WHAT TO WORK ON => Beginning with the line that includes "2007-P Montana State" and ending with the last line, print the records exactly, leaving every picture out.

(Brief descriptive captions)

_____

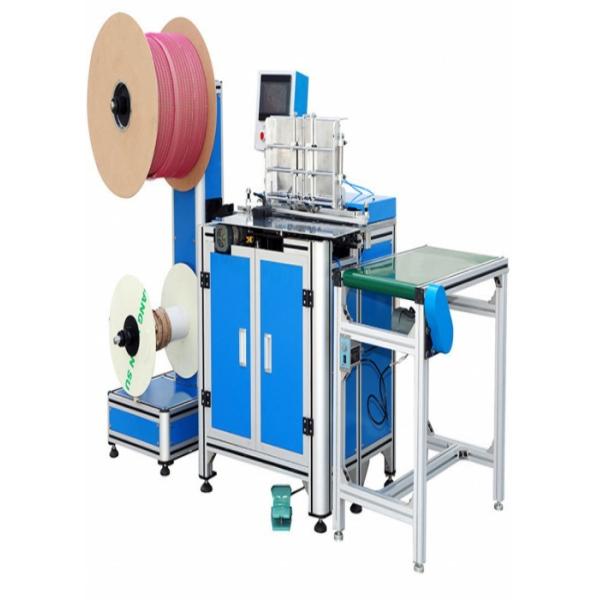  1.5kw Double Loop Wire Binding Machine Size 1/4&quot; To 7/8&quot; With Binding Hanger Attachment Manufactures
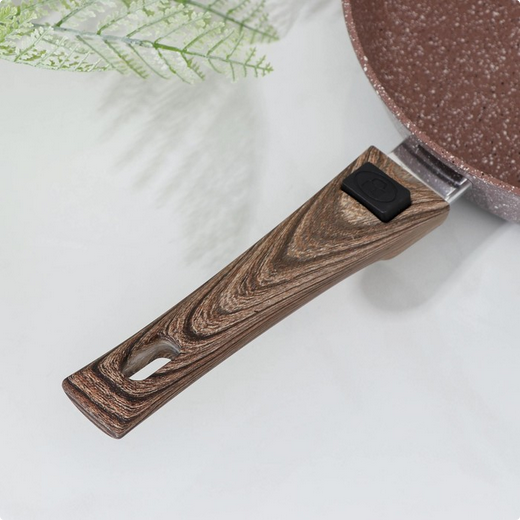 Сковорода Брауни Доляна 26см индукция/съёмная ручка Арт-7261579 Сковорода Брауни Доляна 26см индукция/съёмная ручка Арт-7261579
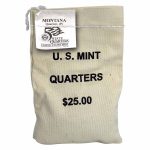 2007-P Montana State Quarter $25 Sealed Mint Bag BU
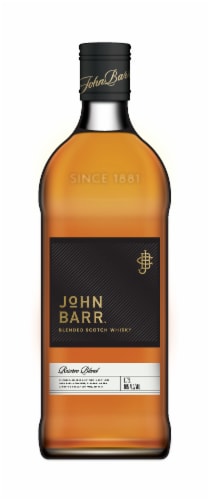 John Barr Reserve Blended Scotch Perspective: front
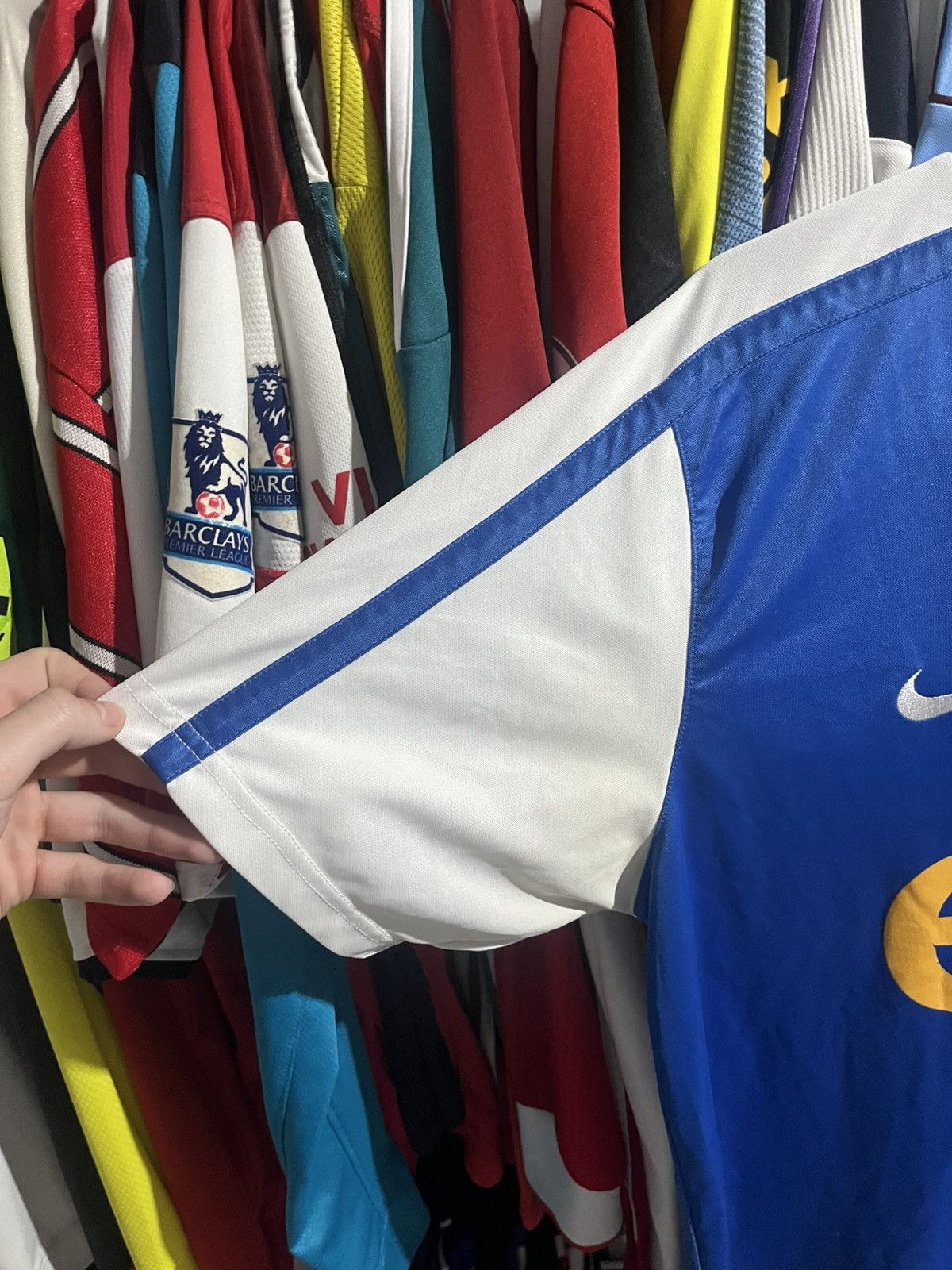 Nike Nike Peterborough United 2011/12 Home Soccer Jersey Size US M / EU 48-50 / 2 - 3 Thumbnail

_____

RESPONSE AREA =>
 2007-P Montana State Quarter $25 Sealed Mint Bag BU
 John Barr Reserve Blended Scotch Perspective: front
 Nike Nike Peterborough United 2011/12 Home Soccer Jersey Size US M / EU 48-50 / 2 - 3 Thumbnail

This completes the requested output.